Claudia Muschio, aus dem Opernstudio hervorgegangen und vor nicht einmal zwei Jahren mit ihrer ersten großen Partie, der Adina in Donizettis „LElisir d’Amore“ auf Anhieb ins Bewusstsein des Publikums getreten , ist in der Titelrolle in die großen Fußstapfen der bisherigen Stuttgarter Amina Ana Durlovski getreten, die Bellinis gerühmte melodie lunghe mit schier unendlichem Atem und fast zum Zerreißen unhörbaren Zwischentönen erfüllt hatte. Muschio geht die heikle Partie der Gratwanderung glaubwürdiger Hypersensibilität und Naivität ganz anders an, auch weil ihr Sopran bereits jetzt einen ordentlichen Biss dramatischer Substanz hat, mit der sie die Rolle nicht ganz so entrückt anlegt, dafür lebensnaher, forscher und auch mutiger in der Phrasierung. In der Kombination mit einer lyrischen Basis weiter Bögen und nicht ganz so ausgeprägt selbstverständlichen Koloratur-Akrobatik baut sie abwechslungsreiche Spannungen auf, die sich in der durchschlagskräftigen kernigen Höhe mit bisweilen noch etwas hart angesetzten Spitzentönen entladen.
Charles Sy (Elvino), Claudia Muschio (Amina) und Chor. Foto: Martin Sigmund
Es ehrt ein Haus, wenn es die Partie des reichen, eifersüchtigen und mehrfach an den Frauen verzweifelnden Elvino aus dem Ensemble besetzen kann. Zweifellos ist es auch eine passende Gelegenheit für den ebenfalls aus dem Opernstudio kommenden Charles Sy als lyrischer Tenor sein Repertoire zu erweitern. Zweifellos ist er mit seinem schönen, weichen und kultiviert geführten Tenor ein idealer Belcanto-Interpret. Zweifellos hat er mit der Wahl des Falsetts anstatt der (damals von Bellini als Sensation eingeführten) Bruststimme bei den Extremnoten im zweiten Akt Mut bewiesen und sich die Tücken geschickt für seine Möglichkeiten zurecht gelegt, wenn da nicht sein in den Ensembles und bei Einsatz des vollen Orchesters begrenztes Volumen wie auch immer wieder ein Mangel an beherzter und temperamentvollerer Öffnung der Stimme die Wirkung seines Einsatzes schmälern würde. Ein Fakt, der gerade im Rahmen der ansonsten so voll zupackenden und intensiven Mitspieler nicht verleugnet werden kann. Aufgrund seiner trotz aller Eifersucht sympathischen Rollengestaltung bezog ihn das Publikum erfreulicherweise in seine Begeisterung mit ein.

######

## Aufgaben
a) Fasse die Opernkritik in genau zwei Sätzen zusammen.
b) Schreib die Opernkritik im Anschluss an ihren letzten Satz weiter.

######

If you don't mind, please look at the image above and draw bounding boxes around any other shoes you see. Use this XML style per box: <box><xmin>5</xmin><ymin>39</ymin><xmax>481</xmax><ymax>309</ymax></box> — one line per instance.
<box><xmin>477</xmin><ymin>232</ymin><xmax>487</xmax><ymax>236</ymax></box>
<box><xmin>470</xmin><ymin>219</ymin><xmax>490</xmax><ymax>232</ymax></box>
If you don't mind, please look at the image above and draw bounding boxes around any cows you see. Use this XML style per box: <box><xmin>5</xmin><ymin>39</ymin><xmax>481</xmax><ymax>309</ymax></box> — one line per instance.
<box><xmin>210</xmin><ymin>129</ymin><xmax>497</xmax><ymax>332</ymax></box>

######

## Antworten je Aufgabe
a) Claudia Muschio, die aus dem Opernstudio hervorgegangen ist, legt die Titelrolle der Amina anders als ihre Vorgängerin Ana Durlovski an, nämlich lebensnaher, forscher und mutiger in der Phrasierung, und entlädt die aufgebaute Spannung in einer kernigen Höhe mit bisweilen noch etwas hart angesetzten Spitzentönen. Charles Sy ist als Elvino mit seinem weichen, kultiviert geführten Tenor ein idealer Belcanto-Interpret, doch sein in den Ensembles begrenztes Volumen schmälert die Wirkung, obwohl das Publikum ihn wegen seiner sympathischen Rollengestaltung in seine Begeisterung einbezog.

b)
Adam Palka ist mit seinem enorm tragfähigen, in allen Lagen großzügig ausgeprägten und sicher beherrschten Bass fast eine Luxus-Besetzung für den zunächst unerkannt auftretenden Grafensohn Rodolfo. Mit reichhaltiger Differenzierung und würdiger Präsenz zeigt er diesen als charmanten wie autoritären Frauenhelden. Helene Schneiderman stellt die zwischen Strenge und Liebe zu Amina pendelnde Ziehmutter Teresa wieder mit viel Persönlichkeit auf die Bühne, und ist auch vokal eine unverändert starke Kraft. In der dringlichen Verteidigung Aminas lässt ihr Mezzosopran nach wie vor nichts an Klangreichtum und Durchsetzungsfähigkeit vermissen. Catriona Smith bereitet die zwischen Frustriertheit und überdrehtem Glück taumelnde Lisa immer noch sichtbar Vergnügen, gepaart mit ihrem unverändert beweglichen, eine gewisse Überspitzung und Herbheit passend kennzeichnenden Sopran. Andrew Bogard wertet ihren ungehört bleibenden Anwärter Alessio mit Charme und profundem Bass-Bariton auf.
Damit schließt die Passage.